The value of $$b > 3$$ for which $$12\int_3^b \frac{1}{(x^2 - 1)(x^2 - 4)} dx = \log_e\frac{49}{40}$$, is equal to ______.

We need to find $$b > 3$$ such that $$12\int_3^b \frac{1}{(x^2-1)(x^2-4)}\,dx = \log_e\frac{49}{40}$$.

Since $$\frac{1}{(x^2-1)(x^2-4)} = \frac{1}{3}\left(\frac{1}{x^2-4} - \frac{1}{x^2-1}\right)$$ and using $$\frac{1}{x^2-a^2} = \frac{1}{2a}\left(\frac{1}{x-a} - \frac{1}{x+a}\right)$$ gives $$\frac{1}{x^2-1} = \frac{1}{2}\left(\frac{1}{x-1} - \frac{1}{x+1}\right)$$ and $$\frac{1}{x^2-4} = \frac{1}{4}\left(\frac{1}{x-2} - \frac{1}{x+2}\right)$$.

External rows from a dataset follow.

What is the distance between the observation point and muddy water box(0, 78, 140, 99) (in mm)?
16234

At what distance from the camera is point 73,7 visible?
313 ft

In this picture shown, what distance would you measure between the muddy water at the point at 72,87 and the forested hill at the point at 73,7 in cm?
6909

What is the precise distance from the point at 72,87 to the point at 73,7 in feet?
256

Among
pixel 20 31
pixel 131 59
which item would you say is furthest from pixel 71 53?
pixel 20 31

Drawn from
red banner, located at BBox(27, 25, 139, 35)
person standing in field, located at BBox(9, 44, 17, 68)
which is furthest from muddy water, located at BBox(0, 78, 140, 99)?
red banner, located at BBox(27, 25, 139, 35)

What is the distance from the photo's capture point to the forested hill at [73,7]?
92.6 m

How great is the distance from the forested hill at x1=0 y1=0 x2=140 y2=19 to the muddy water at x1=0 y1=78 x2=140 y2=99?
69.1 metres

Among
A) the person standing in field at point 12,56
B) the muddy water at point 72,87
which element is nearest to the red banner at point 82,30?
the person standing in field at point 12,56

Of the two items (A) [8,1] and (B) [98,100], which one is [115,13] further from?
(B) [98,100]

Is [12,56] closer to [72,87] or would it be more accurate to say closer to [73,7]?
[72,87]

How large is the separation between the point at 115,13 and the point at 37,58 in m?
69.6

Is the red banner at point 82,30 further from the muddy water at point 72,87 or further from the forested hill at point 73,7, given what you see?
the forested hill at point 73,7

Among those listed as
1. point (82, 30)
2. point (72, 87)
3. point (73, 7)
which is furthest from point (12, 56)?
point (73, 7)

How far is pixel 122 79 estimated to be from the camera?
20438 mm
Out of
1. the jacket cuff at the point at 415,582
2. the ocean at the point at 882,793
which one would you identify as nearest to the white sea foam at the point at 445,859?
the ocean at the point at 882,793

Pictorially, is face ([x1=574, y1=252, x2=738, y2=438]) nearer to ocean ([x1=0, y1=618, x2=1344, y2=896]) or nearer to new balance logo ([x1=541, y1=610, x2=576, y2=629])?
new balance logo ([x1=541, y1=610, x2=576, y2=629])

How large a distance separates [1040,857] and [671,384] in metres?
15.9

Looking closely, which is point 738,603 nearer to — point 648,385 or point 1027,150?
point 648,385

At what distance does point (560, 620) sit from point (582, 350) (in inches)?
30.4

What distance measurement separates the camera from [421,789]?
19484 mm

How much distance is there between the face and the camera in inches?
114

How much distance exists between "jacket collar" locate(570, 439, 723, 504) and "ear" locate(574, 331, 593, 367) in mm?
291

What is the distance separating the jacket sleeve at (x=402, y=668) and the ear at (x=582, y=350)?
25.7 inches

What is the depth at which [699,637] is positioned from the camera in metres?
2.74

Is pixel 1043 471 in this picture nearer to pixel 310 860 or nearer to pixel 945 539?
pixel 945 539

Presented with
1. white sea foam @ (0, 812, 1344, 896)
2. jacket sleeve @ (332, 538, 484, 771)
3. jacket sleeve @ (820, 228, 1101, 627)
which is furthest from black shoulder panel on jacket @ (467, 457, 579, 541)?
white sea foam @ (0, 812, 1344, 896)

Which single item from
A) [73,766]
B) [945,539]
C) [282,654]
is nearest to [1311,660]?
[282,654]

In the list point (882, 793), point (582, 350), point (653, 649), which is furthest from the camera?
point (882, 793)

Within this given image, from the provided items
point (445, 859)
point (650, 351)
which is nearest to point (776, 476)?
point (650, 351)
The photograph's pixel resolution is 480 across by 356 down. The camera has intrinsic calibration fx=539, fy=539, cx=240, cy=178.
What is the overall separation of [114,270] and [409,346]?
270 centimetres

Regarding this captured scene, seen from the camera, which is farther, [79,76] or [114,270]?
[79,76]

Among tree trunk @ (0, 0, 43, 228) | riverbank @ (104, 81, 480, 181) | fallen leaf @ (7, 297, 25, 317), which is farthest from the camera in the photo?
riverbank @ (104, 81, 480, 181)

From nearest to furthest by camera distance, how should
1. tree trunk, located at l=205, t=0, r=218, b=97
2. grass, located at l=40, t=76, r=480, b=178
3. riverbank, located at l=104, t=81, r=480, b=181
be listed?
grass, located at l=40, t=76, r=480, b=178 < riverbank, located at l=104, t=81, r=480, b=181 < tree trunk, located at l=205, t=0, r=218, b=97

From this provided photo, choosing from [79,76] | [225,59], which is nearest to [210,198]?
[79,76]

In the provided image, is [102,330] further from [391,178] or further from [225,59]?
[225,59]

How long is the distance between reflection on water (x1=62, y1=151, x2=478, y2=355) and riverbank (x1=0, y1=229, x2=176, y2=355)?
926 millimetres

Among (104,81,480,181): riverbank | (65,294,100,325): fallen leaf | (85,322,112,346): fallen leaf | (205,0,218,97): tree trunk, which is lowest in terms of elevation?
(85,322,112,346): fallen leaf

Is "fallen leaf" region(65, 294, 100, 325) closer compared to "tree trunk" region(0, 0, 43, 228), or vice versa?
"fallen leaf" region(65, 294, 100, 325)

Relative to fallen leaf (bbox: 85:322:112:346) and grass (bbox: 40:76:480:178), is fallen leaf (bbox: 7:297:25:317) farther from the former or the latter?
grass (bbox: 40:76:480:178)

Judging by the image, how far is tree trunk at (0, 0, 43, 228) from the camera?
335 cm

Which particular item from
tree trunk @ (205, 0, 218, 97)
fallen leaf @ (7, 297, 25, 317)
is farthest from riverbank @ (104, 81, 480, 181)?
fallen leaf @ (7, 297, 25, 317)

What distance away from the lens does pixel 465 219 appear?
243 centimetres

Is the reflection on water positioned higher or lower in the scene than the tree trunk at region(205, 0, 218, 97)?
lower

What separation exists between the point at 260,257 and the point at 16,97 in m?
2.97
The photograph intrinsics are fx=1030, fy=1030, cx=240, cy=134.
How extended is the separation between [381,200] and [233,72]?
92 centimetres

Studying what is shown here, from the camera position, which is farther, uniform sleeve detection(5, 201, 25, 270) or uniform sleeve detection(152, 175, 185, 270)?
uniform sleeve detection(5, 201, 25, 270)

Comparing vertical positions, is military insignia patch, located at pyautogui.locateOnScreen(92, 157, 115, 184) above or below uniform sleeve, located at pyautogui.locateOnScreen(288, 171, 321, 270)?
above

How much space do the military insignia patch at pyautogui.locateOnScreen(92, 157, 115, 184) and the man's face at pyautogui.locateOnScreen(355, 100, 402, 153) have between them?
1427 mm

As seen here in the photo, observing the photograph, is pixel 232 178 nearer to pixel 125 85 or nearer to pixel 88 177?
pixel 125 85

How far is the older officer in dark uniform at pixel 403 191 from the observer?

Substituting into the integral yields
$$12 \cdot \frac{1}{3}\int_3^b \left[\frac{1}{4}\left(\frac{1}{x-2} - \frac{1}{x+2}\right) - \frac{1}{2}\left(\frac{1}{x-1} - \frac{1}{x+1}\right)\right]dx$$which simplifies to$$4\left[\frac{1}{4}\ln\frac{x-2}{x+2} - \frac{1}{2}\ln\frac{x-1}{x+1}\right]_3^b = \left[\ln\frac{x-2}{x+2} - 2\ln\frac{x-1}{x+1}\right]_3^b = \left[\ln\frac{x-2}{x+2} - \ln\left(\frac{x-1}{x+1}\right)^2\right]_3^b = \left[\ln\frac{(x-2)(x+1)^2}{(x+2)(x-1)^2}\right]_3^b$$.

Evaluating at the limits, one finds at $$x=3$$ that $$\frac{(1)(16)}{(5)(4)} = \frac{4}{5}$$ and at $$x=b$$ that $$\frac{(b-2)(b+1)^2}{(b+2)(b-1)^2}$$. Therefore the value of the integral is $$\ln\frac{(b-2)(b+1)^2}{(b+2)(b-1)^2} - \ln\frac{4}{5}$$ which must equal $$\ln\frac{49}{40}$$. Hence $$\ln\frac{(b-2)(b+1)^2}{(b+2)(b-1)^2} = \ln\frac{49}{40} + \ln\frac{4}{5} = \ln\frac{196}{200} = \ln\frac{49}{50}$$.

It follows that $$\frac{(b-2)(b+1)^2}{(b+2)(b-1)^2} = \frac{49}{50}$$. Trying $$b = 6$$ gives $$\frac{(4)(49)}{(8)(25)} = \frac{196}{200} = \frac{49}{50}$$, so the required value is $$\boxed{6}$$.